For years that’s been the major slogan of the ex-gay organization Exodus. Of course for people weighed down with the expectation that they must be straight at any cost, the vague promise of change lured them to seek a cure from being gay.

Once in the doors, they learned that an actual change in orientation was not a realistic goal for most, yet leaders dangled other vague promises before desperately hopeful strugglers.

“If you stick with it, you will find that some of your same-sex attractions will actually diminish just like they did for me.” (statement replete with photo of ex-gay leader accessorized with wife and some children).

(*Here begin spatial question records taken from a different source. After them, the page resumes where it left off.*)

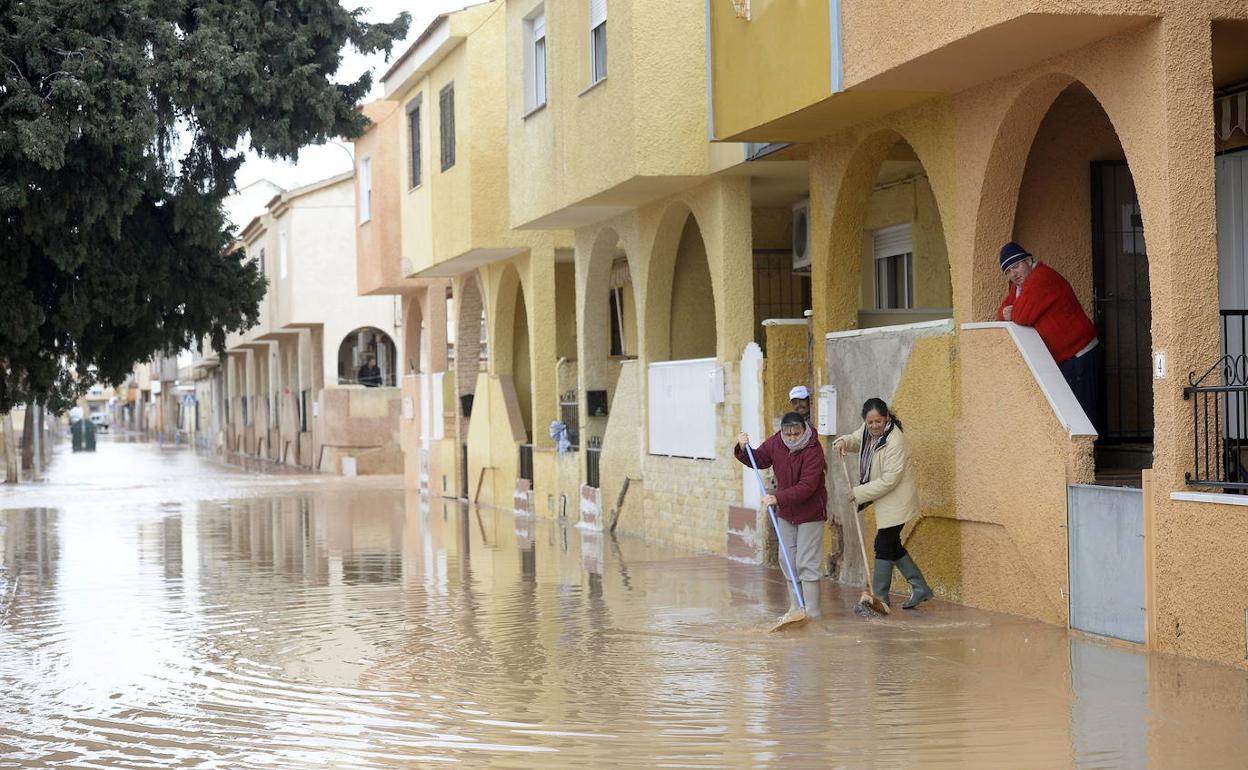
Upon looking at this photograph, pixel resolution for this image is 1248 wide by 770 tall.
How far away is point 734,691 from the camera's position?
30.8ft

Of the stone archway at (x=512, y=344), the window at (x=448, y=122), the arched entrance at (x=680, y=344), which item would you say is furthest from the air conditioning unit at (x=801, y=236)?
the window at (x=448, y=122)

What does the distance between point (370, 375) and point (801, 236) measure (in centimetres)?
2767

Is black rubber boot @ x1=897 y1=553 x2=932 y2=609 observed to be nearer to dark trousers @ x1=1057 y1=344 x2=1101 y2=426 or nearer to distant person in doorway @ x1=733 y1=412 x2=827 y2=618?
distant person in doorway @ x1=733 y1=412 x2=827 y2=618

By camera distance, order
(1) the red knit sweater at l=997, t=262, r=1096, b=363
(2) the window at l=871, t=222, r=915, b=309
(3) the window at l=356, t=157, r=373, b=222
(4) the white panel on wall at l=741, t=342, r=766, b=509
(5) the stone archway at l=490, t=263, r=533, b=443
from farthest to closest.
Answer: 1. (3) the window at l=356, t=157, r=373, b=222
2. (5) the stone archway at l=490, t=263, r=533, b=443
3. (2) the window at l=871, t=222, r=915, b=309
4. (4) the white panel on wall at l=741, t=342, r=766, b=509
5. (1) the red knit sweater at l=997, t=262, r=1096, b=363

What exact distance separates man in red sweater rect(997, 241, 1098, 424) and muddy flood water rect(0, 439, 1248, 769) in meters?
1.93

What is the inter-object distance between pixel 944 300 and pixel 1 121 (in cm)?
979

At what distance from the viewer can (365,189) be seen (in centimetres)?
3388

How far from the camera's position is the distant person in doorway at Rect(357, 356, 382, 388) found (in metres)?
45.0

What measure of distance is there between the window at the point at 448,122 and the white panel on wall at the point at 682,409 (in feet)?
24.7

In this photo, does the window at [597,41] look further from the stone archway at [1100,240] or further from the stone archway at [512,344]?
the stone archway at [512,344]

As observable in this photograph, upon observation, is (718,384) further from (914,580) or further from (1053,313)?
(1053,313)

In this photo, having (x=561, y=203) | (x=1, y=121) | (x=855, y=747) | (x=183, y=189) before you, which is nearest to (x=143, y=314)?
(x=183, y=189)

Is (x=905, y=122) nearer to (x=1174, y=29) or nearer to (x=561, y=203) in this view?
(x=1174, y=29)

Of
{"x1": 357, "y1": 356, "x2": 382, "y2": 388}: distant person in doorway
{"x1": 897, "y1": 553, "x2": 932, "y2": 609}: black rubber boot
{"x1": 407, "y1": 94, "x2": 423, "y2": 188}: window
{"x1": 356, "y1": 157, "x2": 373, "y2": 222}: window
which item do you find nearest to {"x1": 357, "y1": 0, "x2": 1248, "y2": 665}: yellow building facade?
{"x1": 897, "y1": 553, "x2": 932, "y2": 609}: black rubber boot
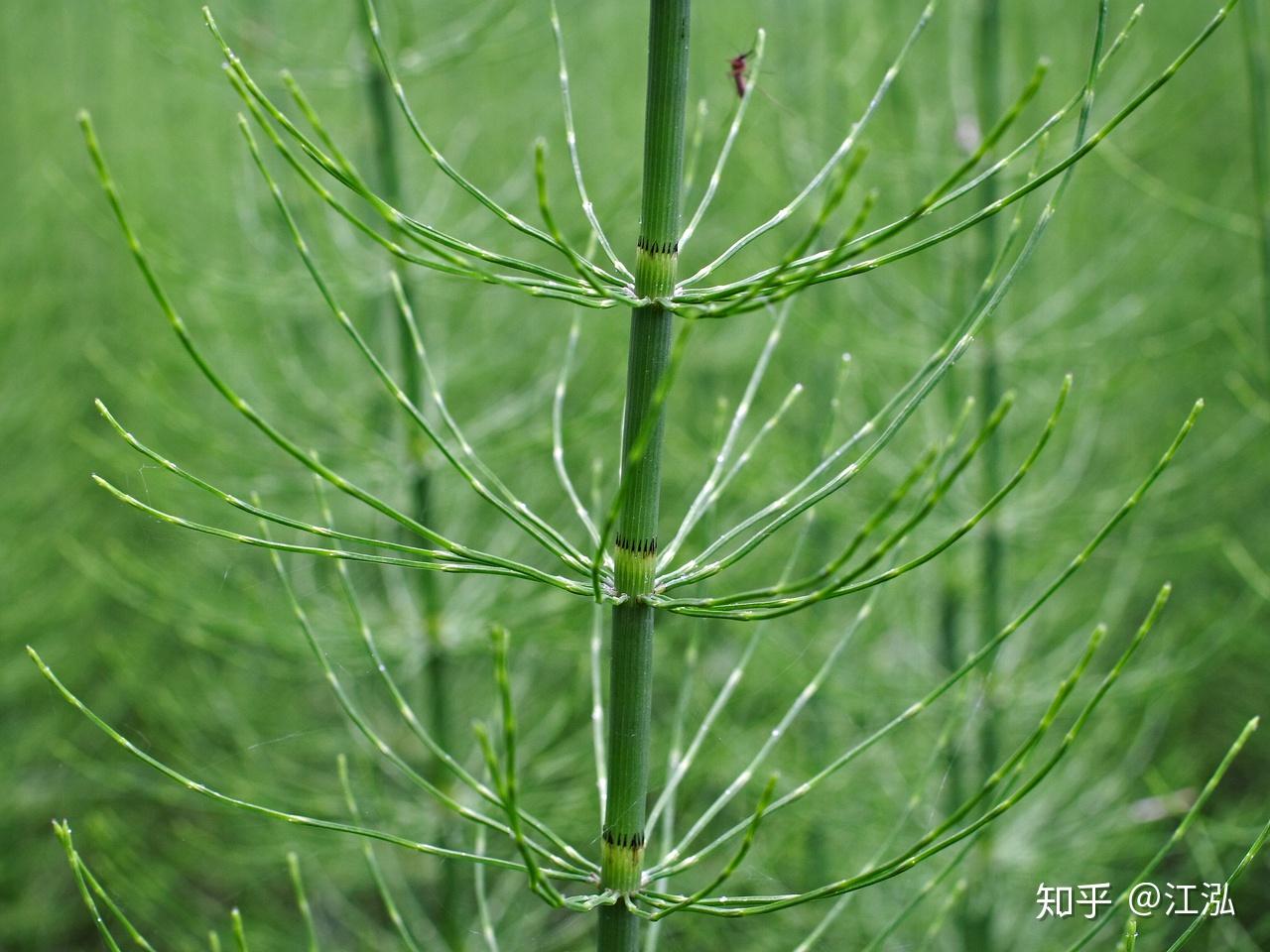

People should feel free to live the lives they desire. If someone who experiences primarily same-sex attractions wishes to explore a heterosexual life, no one should hold them back. But if “growing into” that life requires years of counseling, weekly support groups, hundreds of hours of prayer, annual conferences, straight mentors, and a library of books, perhaps the person needs to face reality. That change is not for them.

The pressures to conform to the traditional heterosexual model and the adherence to society sanctioned gender normative expressions drive people to the point of madness. They throw away common sense and ignore modern science. I totally understand the drive though. I look back now at the nutty and even dangerous things I did in order to straighten myself out and wonder how I could have been so misguided.

Over and over again I bowed to teachings that insisted that I could not be gay and Christian. Ministers and ex-gay leaders taught me that the “gay lifestyle” included only reckless behavior, loneliness, and ultimately a life apart from God. No wonder it took me nearly two decades to come to my senses.

And then I changed–not my orientation–rather I changed the ways I viewed myself. I no longer viewed myself as a sick, degenerate, rebellious sinner, but as a normal human being with the same desires as most everyone else in the world–desires for love, for adventure, for accomplishment, for wholeness.

I began to see that being gay was not a curse or a sickness or a weakness. It was just part of how I was wired. And as I grew to accept myself and no longer conformed to the patterns that people in the church and the world laid out before me, I began to grow thankful for being gay.

Yeah, I thank God that I am a man with a homosexual orientation. Even though I chose to plow through decades of confusion, false hopes and despair seeking a change, I now feel grateful for how I am wired, how God wired me.

Being gay remains only a part of me. I have much more going on that defines me, but being gay has affected the way I view the world. It has both toughened and softened me in the best ways possible.

I can’t speak for most people, but some flee the gay life out of fear. Fear of disease. Fear of hell. Fear of letting other people down. Fear of an empty lonely life.

Fear breeds confusion. Literally neural pathways in our brains shut down, and we cannot think clearly or rationally.

We need not live under all that fear; change is possible.